Thursday 17 November 2016

How to hide adf tree leaf node icons

If you are working with Oracle ADF, you must have a menu with af:tree component here or there. i also used af:tree as main menu, but there was this annoying expand icon for leaf nodes. i googled it for a while and searched in forums, nothing has appeared. so i solved this with kind of tricky solution.

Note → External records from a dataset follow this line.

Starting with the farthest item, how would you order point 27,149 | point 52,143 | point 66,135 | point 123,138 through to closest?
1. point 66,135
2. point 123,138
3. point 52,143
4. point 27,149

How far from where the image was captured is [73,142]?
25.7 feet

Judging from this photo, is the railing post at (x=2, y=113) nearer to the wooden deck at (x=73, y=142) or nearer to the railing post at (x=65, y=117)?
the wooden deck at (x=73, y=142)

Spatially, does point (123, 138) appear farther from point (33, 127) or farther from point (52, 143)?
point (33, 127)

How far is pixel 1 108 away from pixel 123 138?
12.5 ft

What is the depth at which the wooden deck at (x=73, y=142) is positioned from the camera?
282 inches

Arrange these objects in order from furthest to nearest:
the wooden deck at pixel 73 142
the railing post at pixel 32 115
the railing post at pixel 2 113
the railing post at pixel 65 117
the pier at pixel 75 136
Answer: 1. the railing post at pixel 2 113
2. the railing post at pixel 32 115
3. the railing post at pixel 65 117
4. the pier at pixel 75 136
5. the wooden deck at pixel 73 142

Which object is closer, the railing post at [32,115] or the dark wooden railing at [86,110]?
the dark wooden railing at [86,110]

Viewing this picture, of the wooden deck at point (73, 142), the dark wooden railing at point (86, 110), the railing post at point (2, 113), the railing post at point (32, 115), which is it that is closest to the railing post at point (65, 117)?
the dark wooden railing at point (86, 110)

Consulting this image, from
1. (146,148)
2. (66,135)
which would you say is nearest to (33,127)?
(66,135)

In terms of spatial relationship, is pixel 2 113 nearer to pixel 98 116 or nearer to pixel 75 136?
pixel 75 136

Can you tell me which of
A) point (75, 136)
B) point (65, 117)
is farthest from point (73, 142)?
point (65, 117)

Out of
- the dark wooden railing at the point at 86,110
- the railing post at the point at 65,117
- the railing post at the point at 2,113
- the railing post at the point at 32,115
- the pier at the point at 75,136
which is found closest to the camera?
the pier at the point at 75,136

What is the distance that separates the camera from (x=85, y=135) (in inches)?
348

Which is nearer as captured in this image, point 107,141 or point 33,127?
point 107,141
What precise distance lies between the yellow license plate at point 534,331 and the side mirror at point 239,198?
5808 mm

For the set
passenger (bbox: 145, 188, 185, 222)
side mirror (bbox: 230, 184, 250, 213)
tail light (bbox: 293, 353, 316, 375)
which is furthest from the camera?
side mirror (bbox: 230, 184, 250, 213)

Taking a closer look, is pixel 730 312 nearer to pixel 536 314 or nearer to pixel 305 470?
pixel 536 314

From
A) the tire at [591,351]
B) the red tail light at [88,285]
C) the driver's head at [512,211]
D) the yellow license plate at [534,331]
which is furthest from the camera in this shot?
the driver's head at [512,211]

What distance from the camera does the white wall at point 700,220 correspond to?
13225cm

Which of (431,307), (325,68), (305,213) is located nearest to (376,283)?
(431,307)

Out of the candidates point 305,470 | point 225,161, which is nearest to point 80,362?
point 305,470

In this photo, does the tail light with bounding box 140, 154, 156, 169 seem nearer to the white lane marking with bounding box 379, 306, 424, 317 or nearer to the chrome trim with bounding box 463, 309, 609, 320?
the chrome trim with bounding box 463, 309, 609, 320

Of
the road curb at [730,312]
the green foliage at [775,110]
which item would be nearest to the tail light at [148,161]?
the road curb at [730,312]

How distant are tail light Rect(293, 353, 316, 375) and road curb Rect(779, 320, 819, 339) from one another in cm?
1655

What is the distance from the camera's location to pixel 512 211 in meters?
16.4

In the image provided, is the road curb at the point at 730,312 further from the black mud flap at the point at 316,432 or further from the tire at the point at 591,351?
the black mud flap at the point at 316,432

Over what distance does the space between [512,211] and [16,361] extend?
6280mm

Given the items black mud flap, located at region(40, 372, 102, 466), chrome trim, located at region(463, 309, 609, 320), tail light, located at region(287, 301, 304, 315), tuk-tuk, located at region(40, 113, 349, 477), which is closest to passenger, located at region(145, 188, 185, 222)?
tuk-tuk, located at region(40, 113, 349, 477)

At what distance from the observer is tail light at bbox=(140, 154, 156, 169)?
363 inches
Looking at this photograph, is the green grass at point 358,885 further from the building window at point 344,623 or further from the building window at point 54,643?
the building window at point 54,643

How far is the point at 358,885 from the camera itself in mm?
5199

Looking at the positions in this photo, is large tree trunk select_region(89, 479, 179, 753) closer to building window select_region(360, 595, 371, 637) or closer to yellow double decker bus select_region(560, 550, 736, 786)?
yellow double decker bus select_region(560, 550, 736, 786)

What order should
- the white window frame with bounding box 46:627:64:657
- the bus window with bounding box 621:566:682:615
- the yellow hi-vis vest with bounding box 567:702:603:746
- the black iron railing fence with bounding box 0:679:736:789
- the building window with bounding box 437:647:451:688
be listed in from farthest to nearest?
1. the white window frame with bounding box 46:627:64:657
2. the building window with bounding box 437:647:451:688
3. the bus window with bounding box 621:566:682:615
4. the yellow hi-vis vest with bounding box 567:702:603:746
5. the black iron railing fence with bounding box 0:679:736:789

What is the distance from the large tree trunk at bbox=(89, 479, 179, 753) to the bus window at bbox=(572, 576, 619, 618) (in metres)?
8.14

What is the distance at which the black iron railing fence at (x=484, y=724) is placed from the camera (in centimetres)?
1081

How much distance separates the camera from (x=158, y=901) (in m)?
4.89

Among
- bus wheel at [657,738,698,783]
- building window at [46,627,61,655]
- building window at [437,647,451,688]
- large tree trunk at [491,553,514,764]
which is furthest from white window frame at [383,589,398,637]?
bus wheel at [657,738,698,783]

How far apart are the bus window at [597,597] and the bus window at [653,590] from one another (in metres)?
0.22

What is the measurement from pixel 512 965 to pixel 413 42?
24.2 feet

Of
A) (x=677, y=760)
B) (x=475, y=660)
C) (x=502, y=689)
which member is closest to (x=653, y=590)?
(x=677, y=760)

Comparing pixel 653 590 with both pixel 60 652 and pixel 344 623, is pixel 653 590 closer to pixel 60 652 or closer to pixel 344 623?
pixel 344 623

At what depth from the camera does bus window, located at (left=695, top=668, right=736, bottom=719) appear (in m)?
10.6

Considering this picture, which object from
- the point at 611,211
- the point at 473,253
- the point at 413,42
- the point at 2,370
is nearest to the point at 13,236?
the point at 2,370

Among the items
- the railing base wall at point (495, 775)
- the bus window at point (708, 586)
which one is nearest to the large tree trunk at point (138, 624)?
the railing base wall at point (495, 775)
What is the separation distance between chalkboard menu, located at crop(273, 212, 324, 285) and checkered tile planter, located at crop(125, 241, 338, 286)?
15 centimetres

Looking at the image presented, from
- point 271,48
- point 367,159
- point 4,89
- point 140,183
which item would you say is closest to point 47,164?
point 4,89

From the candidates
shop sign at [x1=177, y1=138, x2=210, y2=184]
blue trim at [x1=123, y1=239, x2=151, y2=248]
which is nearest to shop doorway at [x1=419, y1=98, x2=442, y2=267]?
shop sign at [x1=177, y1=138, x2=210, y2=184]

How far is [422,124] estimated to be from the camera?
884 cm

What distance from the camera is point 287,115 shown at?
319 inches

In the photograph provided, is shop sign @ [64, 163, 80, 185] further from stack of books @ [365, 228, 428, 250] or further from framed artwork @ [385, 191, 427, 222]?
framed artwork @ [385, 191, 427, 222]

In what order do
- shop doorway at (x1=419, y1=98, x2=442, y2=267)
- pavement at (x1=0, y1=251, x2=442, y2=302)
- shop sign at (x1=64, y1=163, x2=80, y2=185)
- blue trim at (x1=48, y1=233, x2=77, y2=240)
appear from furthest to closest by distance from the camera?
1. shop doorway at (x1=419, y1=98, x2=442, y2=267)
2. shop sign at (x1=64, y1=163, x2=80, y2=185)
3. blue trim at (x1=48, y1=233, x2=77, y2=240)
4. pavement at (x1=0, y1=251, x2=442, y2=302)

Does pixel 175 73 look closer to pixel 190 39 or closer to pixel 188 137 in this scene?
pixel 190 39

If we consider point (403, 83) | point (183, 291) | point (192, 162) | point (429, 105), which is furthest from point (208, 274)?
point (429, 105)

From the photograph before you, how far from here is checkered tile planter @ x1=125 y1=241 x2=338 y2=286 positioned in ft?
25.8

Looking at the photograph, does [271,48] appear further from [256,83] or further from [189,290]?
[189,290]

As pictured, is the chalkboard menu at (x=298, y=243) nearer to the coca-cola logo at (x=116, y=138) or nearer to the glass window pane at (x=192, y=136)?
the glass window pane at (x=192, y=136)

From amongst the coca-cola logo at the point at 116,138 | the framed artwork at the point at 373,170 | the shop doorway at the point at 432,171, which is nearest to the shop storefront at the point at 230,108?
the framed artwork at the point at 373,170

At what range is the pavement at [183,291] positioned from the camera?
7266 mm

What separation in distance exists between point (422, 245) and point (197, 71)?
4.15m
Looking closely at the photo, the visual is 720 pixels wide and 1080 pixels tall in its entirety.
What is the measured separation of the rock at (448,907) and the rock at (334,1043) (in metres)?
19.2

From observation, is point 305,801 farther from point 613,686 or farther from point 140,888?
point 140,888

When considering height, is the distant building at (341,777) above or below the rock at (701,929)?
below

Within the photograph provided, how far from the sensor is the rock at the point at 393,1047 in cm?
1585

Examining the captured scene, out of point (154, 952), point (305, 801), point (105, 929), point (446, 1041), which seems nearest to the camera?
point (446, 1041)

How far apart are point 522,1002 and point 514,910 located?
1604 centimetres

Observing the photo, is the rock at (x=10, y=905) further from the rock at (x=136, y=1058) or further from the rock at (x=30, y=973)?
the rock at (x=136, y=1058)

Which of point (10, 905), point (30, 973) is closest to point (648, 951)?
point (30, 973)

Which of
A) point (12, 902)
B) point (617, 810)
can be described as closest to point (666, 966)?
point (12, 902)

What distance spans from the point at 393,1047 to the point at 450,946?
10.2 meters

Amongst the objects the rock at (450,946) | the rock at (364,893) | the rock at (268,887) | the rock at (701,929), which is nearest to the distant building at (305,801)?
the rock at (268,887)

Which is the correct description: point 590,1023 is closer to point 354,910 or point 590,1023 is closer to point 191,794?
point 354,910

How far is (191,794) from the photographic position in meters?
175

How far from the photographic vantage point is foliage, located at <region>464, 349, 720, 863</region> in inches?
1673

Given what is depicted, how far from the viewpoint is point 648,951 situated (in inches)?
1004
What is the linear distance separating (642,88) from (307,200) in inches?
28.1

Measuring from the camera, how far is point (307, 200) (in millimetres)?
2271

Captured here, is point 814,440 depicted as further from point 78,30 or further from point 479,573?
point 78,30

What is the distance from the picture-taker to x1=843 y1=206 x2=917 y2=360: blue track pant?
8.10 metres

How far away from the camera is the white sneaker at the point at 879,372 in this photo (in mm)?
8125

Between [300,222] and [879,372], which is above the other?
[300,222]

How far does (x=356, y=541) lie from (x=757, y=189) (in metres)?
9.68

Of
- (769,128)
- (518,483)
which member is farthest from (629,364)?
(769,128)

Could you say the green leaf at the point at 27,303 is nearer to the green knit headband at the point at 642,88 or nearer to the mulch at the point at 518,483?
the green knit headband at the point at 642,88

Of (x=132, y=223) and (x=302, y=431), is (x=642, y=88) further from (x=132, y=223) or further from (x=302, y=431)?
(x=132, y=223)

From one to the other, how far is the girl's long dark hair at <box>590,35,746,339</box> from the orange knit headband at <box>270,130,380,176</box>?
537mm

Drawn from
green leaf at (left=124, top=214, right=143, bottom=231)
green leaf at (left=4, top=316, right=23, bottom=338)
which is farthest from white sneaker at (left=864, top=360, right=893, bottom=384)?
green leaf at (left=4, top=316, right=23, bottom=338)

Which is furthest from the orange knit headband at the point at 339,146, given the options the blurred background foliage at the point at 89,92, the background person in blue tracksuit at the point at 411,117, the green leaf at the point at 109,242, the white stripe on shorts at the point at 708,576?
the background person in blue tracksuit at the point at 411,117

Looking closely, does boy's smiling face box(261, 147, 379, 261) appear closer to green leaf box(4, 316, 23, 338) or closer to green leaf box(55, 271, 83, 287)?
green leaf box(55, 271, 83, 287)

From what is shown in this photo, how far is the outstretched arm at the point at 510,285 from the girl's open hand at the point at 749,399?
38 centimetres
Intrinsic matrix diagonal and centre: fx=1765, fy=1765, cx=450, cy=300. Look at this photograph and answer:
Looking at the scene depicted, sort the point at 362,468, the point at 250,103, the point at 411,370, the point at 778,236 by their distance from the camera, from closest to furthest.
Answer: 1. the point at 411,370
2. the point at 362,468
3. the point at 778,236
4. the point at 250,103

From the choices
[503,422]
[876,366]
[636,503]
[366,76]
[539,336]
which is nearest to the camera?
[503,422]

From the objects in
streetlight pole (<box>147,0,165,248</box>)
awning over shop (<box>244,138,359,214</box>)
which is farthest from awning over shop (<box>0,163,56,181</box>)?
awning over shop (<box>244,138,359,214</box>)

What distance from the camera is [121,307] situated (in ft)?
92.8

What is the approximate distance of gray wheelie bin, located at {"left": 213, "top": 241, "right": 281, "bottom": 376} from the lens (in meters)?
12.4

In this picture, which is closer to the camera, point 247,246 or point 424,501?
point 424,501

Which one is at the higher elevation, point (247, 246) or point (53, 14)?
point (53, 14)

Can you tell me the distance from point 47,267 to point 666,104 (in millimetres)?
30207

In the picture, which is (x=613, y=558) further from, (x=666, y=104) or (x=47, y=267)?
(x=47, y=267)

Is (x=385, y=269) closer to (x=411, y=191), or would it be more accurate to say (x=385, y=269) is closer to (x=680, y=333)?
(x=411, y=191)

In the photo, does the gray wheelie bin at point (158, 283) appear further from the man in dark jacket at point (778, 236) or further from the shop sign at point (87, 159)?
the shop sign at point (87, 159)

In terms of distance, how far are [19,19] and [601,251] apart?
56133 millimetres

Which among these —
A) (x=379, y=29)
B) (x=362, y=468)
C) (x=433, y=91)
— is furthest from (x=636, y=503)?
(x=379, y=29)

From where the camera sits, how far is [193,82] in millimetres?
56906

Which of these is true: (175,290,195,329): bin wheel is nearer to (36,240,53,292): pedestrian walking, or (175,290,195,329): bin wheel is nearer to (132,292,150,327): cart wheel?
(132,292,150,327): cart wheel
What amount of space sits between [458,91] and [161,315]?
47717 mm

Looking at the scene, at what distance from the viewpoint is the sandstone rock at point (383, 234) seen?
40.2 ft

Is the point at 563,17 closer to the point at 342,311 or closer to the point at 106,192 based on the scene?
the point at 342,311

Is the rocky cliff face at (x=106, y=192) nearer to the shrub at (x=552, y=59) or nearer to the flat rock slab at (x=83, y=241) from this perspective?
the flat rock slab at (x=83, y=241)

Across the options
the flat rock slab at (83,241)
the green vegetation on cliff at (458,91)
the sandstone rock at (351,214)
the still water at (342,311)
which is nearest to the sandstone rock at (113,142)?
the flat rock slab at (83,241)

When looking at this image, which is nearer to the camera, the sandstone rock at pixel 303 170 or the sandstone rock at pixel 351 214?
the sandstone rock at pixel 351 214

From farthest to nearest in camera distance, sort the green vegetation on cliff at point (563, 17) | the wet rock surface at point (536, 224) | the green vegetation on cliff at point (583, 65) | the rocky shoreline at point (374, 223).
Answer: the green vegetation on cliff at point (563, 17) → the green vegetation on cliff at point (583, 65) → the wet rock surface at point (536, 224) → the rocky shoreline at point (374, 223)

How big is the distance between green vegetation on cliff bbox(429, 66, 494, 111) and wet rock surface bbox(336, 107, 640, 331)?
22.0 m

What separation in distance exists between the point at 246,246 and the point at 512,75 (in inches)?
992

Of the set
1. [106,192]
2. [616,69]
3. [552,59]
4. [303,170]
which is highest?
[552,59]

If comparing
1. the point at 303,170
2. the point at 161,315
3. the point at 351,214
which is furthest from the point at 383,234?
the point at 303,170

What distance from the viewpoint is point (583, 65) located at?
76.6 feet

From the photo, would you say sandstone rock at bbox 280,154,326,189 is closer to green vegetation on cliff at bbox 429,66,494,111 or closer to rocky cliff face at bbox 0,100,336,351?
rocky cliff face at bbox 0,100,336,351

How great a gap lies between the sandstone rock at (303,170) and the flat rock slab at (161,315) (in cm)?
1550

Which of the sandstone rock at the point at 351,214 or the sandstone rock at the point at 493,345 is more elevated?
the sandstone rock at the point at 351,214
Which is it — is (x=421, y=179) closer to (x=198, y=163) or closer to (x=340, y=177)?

this is how a recursive af:tree looks like with expand icons on leaf nodes:
as you see, we can’t figure out which one is leaf node that has no child. you should try to expand to see if there are child nodes:
and here is tricky part. we need a 10px * 10px white spacer image and some inline styling in af:tree nodeStamp facet. initial facet code is:
<f:facet name="nodeStamp">
  <af:outputText value="#{node}" id="ot1"/>
</f:facet>
then i added af:image and css positioning. but most important part is rendered attribute.
<f:facet name="nodeStamp">
  <af:group id="g1">
    <af:image id="i1" source="/i/spacer.png" rendered="#{node.children == null}"
              inlineStyle="position: absolute; margin-left:-17px;
                           border: 2px solid white; width: 15px; height: 10px;"/>
    <af:outputText value="#{node}" id="ot1"/>
  </af:group>
</f:facet>
i added red border styling to make easy to see where spacer image is located and how it covers expand icon.
this tricky solution has challenges like adf skinning. i am using blafplus-rich skin family and white spacer is suitable for me. if you have another skin, you may need different image or css styling.